Optimizing Privacy-Preserving Outsourced Convolutional Neural Network Predictions

Convolutional neural networks (CNN) is a popular architecture in machine learning for its predictive power, notably in computer vision and medical image analysis. Its great predictive power requires extensive computation, which encourages model owners to host the prediction service in a cloud platform.
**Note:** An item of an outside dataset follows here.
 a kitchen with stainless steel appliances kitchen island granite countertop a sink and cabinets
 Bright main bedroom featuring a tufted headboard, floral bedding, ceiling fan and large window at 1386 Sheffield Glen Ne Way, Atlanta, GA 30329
This article proposes a CNN prediction scheme that preserves privacy in the outsourced setting, i.e., the model-hosting server cannot learn the query, (intermediate) results, and the model. Similar to SecureML (S&P'17), a representative work that provides model privacy, we employ two non-colluding servers with secret sharing and triplet generation to minimize the usage of heavyweight cryptography. We made the following optimizations for both overall latency and accuracy. 1) We adopt asynchronous computation and SIMD for offline triplet generation and parallelizable online computation. 2) As MiniONN (CCS'17) and its improvement by the generic EzPC compiler (EuroS&P'19), we use a garbled circuit for the non-polynomial ReLU activation to keep the same accuracy as the underlying network (instead of approximating it in SecureML prediction). 3) For the pooling in CNN, we employ (linear) average-pooling, which achieves almost the same accuracy as the (non-linear, and hence less efficient) max-pooling exhibited by MiniONN and EzPC. Considering both offline and online costs, our experiments on the MNIST dataset show a latency reduction of 122 x, 14.63 x, and 36.69x compared to SecureML, MiniONN, and EzPC; and a reduction of communication costs by 1.09 x, 36.69 x, and 31.32 x, respectively. On the CIFAR dataset, our scheme achieves a lower latency by 7.14x and 3.48x and lower communication costs by 13.88x and 77.46x when compared with MiniONN and EzPC, respectively.